(I used to work in a fertility lab)
Pregnancies have occured using sperm that was frozen >20 years prior. I’ve heard (but doubt) the “record” is 47 years. No cite, sorry, but like I said, I doubt it. The thing that makes me wonder is who wanted to use 47 year old frozen sperm.
It is common for males undergoing chemo, etc, to freeze sperm. We had patients as young as 12 or so with testicular cancer whose parents and oncologists had them bank sperm. However, you’re going to have a hard time finding a physician that’s going to order the cryobanking and perform a vasectomy on an 18 year old childless healthy male who wants children in the future. (Labs can not bank sperm without a physicians order.)
That said -
Rough estimates on cost (YMMV, and keep in mind the cost is going to increase over time.)

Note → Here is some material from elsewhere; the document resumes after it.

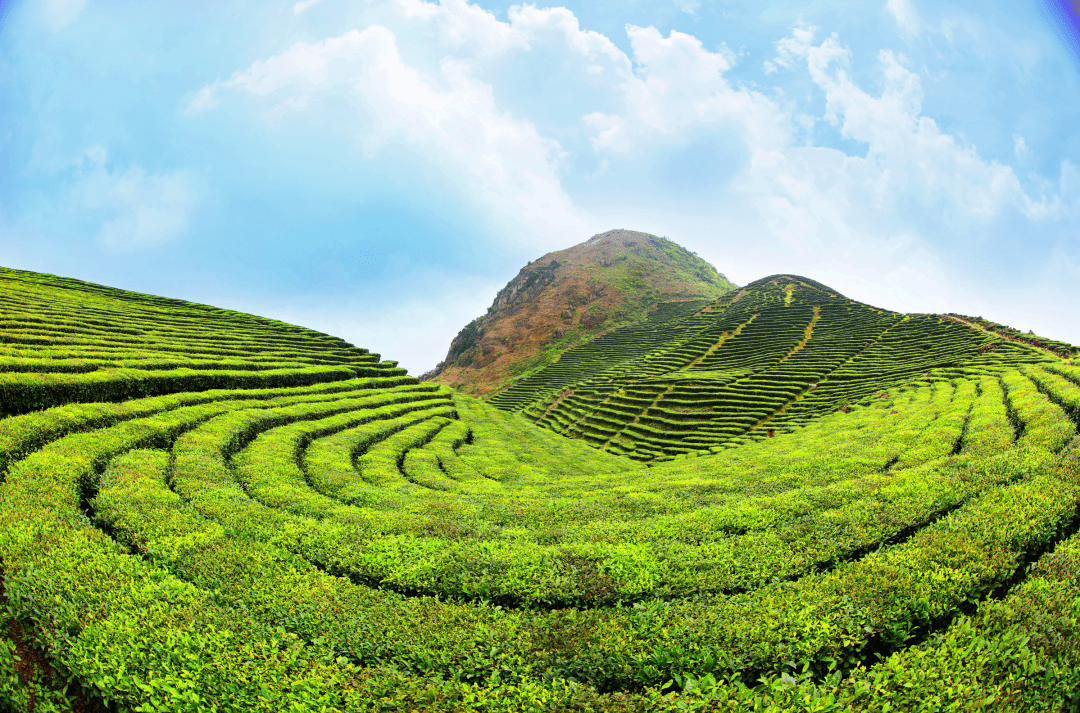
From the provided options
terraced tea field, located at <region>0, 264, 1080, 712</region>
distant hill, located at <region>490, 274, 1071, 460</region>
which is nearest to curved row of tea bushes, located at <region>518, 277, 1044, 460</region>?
distant hill, located at <region>490, 274, 1071, 460</region>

I have no idea how much the vasectomy costs, but it’s not commonly covered by insurance.
Initial cryopreservation, setup, administrative costs, etc - about $500, plus $50 - $100 for each additional sample (you’re going to need about 20)
$250 - $500 a year to preserve samples.
(Again, not generally covered by insurance)

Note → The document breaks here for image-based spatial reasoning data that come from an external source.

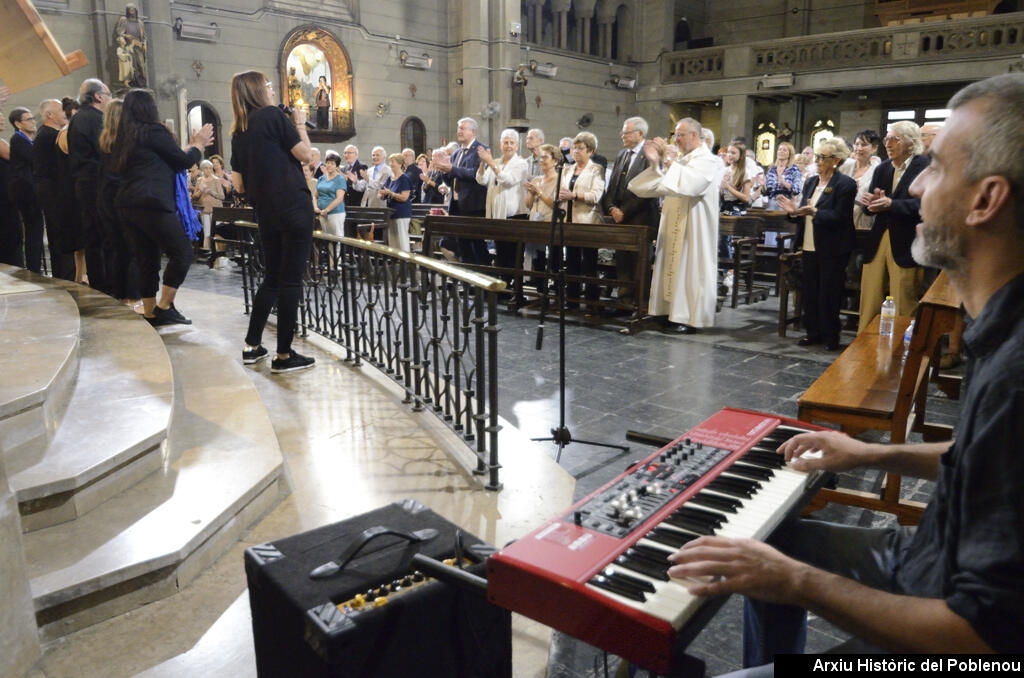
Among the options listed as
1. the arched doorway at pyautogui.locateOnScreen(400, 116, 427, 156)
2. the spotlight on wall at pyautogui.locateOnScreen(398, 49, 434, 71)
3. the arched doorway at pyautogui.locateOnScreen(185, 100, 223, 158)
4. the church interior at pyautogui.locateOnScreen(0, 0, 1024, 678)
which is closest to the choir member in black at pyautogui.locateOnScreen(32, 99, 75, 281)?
the church interior at pyautogui.locateOnScreen(0, 0, 1024, 678)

Now, say, 15 years from now, you want to use the sperm.
it’s around $500 to thaw and inseminate your wife with the sperm. Each try. Average number of tries to create pregancy is (IIRC) 3.

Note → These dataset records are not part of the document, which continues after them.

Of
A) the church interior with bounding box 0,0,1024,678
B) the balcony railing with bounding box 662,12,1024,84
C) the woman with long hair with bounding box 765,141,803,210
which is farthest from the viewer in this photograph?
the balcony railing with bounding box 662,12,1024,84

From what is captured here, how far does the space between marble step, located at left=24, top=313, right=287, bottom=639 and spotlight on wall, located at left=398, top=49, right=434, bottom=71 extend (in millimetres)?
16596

One last thing - IVF and artificial insemination aren’t the same thing. IVF is invasive to the female, removing the egg and ferilizing, then transplanting the blastocyst back into the female. What I described above is artificial insemination. IVF costs $20,000.00+, is horribly painful, emotionally traumatic, and is the next step if pregnancy doesn’t occur via AI, and you still want to have children that are biologically yours.